DOCUMENT>
————————

JO 1936.  les champions au pas de l’oie

Interview • En 1936, l’Allemagne nazie accueille les Jeux d’hiver à Garmisch et les Jeux d’été à Berlin. Le régime en fera les premiers Jeux olympiques médiatisés et un outil de propagande, grâce, notamment, au talent de «la cinéaste d'Hitler» Leni Riefenstahl.


Jean Ammann

Jean Ammann

18 mai 2016 à 20:26

Auteur des «Champions d’Hitler», paru en 2014 aux Editions Stock, Benoît Heimermann, journaliste et écrivain, raconte comment, en 1936, l’Allemagne nazie détourna les Jeux olympiques à des fins de propagande. Interview.

- En 1936, les Jeux d’hiver, à Garmisch, comme les Jeux d’été, à Berlin, se déroulent dans l’Allemagne nazie. Faut-il y voir la sympathie du Comité international olympique (CIO) pour le régime nazi?

Benoît Heimermann: Non, parce que les Jeux d’hiver et les Jeux d’été ont été attribués en 1931, à la conférence de Barcelone. En 1931, le maréchal Hindenburg est encore au pouvoir et Hitler ramasse la mise lorsqu’il est nommé chancelier, en 1933. On peut dire qu’Adolf Hitler a trouvé les Jeux olympiques dans sa corbeille de marié. Au contraire, je pense que le CIO a voulu donner un gage de reconnaissance à la République de Weimar qui était en train de se reconstruire. Le CIO s’est fait l’auteur de nombreuses bêtises dans son histoire, mais on ne peut pas lui reprocher d’avoir attribué les Jeux olympiques aux nazis.

- Si le régime nazi s’est servi des Jeux olympiques dans un but de propagande, Hitler lui-même s’intéressait très peu au sport, et encore moins aux Jeux olympiques…

Oui, le sport est quelque chose qui ne l’intéresse pas du tout. Dans «Mein Kampf», on trouve une seule allusion, brève, à la boxe, qui - dit-il - forge le courage et aguerrit les corps, mais c’est tout… Il n’y a qu’à regarder Hitler en chair et en os pour comprendre que le sport lui est étranger: il ne savait pas conduire une voiture, il savait à peine monter à cheval et il ne savait pas nager… Quand il arrive au pouvoir, il est bien obligé d’assumer l’organisation des Jeux, mais il dira que les Jeux sont une affaire de juifs et de francs-maçons. C’est grâce à Joseph Goebbels et à ses services qu’Hitler comprend qu’il peut faire des Jeux olympiques en particulier et du sport en général un outil de propagande. Goebbels saisira vite l’usage que le régime pouvait faire des superchampions.

————————

Questions spatiales liées à des images
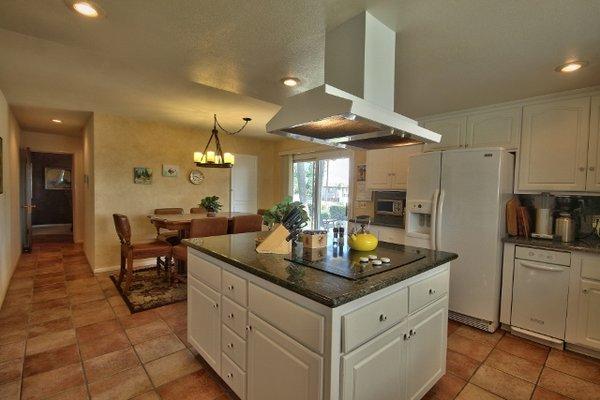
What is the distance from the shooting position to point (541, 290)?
8.18ft

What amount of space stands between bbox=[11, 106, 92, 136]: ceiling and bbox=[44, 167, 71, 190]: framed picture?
3.23m

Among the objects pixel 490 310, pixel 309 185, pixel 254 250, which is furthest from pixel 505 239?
pixel 309 185

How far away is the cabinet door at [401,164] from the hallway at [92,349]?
110 inches

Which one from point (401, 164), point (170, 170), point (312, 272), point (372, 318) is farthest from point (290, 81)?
point (170, 170)

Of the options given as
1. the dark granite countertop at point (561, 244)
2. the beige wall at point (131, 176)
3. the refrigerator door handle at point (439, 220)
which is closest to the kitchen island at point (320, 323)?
the refrigerator door handle at point (439, 220)

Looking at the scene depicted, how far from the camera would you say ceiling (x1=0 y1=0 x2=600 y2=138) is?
4.79ft

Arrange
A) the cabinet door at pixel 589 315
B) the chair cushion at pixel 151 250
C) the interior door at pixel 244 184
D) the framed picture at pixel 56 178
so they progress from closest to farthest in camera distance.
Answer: the cabinet door at pixel 589 315 → the chair cushion at pixel 151 250 → the interior door at pixel 244 184 → the framed picture at pixel 56 178

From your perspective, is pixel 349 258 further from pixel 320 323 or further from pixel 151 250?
pixel 151 250

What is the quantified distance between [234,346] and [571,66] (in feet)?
9.62

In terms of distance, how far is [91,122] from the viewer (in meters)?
4.23

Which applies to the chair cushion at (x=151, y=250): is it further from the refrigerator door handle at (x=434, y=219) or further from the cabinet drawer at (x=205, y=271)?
the refrigerator door handle at (x=434, y=219)

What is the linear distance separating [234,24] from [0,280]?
3551mm

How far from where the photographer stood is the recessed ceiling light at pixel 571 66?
6.43ft

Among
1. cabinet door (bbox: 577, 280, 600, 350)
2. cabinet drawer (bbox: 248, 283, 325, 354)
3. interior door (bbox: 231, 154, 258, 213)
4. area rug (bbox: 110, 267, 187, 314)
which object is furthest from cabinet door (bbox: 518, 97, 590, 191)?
interior door (bbox: 231, 154, 258, 213)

————————

ÉNONCÉ A> Échangez « photographer » contre « viewer » dans les enregistrements, en reprenant tout ce qui va de la ligne contenant « What is the linear » jusqu'à la fin des enregistrements, sans rien modifier d'autre.
ÉNONCÉ B> Poursuivez l'entretien sur les Jeux olympiques de 1936 à partir de l'endroit où il s'arrête.
Ces enregistrements n'ont aucun lien avec l'entretien.

RÉPONSE A>
What is the linear distance separating [234,24] from [0,280]?
3551mm

How far from where the viewer stood is the recessed ceiling light at pixel 571 66?
6.43ft

Among
1. cabinet door (bbox: 577, 280, 600, 350)
2. cabinet drawer (bbox: 248, 283, 325, 354)
3. interior door (bbox: 231, 154, 258, 213)
4. area rug (bbox: 110, 267, 187, 314)
which object is furthest from cabinet door (bbox: 518, 97, 590, 191)?
interior door (bbox: 231, 154, 258, 213)

RÉPONSE B>
- Avant les Jeux de Berlin, en 1936, les Jeux olympiques sont quelque chose d’assez confidentiel…

Avant 1936, les Jeux étaient quelque chose d’international par la participation, mais pour ce qui est de l’intérêt public, cela concernait surtout le pays organisateur: l’écho n’était pas énorme dans la presse internationale. C’est à Berlin que les Jeux sont pour la première fois médiatisés: la télévision, qui ne marche évidemment que sur le circuit allemand, est là… Dans le pays, il y a environ 200 lieux, souvent des salles de cinéma, qui sont réservés à la projection des Jeux olympiques. Nous sommes au tout début de la médiatisation des Jeux, et Goebbels est à l’origine de ce mouvement.

- Les Jeux de Berlin ont été filmés et mis en scène de manière grandiose par Leni Riefenstahl. Comment jugez-vous son film, «Olympia»?

Je le considère avec énormément de circonspection.

- Et pourquoi?

Tout le monde a plus ou moins ce film en mémoire, mais c’est une mémoire bien lointaine et bien ténébreuse. Peu de gens ont revu récemment ce film de Leni Riefenstahl. Si l’on regarde ce film aujourd’hui et que l’on s’arrête plus attentivement sur son agencement, on se rend compte qu’il s’agit d’un vrai film de propagande. Par exemple, nous nous sommes amusés à chronométrer la place que Leni Riefenstahl réserve à Jesse Owens, la grande vedette des Jeux de Berlin, et nous avons calculé 2’30, alors qu’elle accorde 8 ou 9 minutes au décathlonien américain Glenn Morris, dont elle était tombée amoureuse. Et il y a beaucoup d’images fausses: elle a fait recourir le 1500 m du décathlon presque en studio, elle a recréé le concours du saut à la perche, le concours du plongeon; elle a monté des plongeons à l’envers… Esthétiquement, son film est réussi, mais ce n’est en aucun cas un compte-rendu des Jeux de Berlin. Elle a voulu réaliser une ode au corps et montrer la réussite de l’organisation allemande.

- Si l’on revient à Leni Riefenstahl, il faut concéder qu’elle a inventé une manière de filmer le sport, avec des vues en contre-plongées, des caméras mobiles et même des caméras embarquées, des vues aériennes…

Sur le plan cinématographique, l’apport de Leni Riefenstahl est indéniable. Il ne faut cependant pas oublier qu’elle a disposé de moyens considérables et qu’à cette époque, les Allemands étaient à la pointe de l’optique, ils étaient même supérieurs à Hollywood. Avec ses ingénieurs et ses chefs opérateurs, Leni Riefenstahl a inventé des angles de vue qui n’étaient pas autorisés jusque-là. Les organisateurs lui ont permis de creuser des fosses dans le Stade olympique, de placer des grues où elle voulait… Des choses qui, aujourd’hui, ne seraient plus permises.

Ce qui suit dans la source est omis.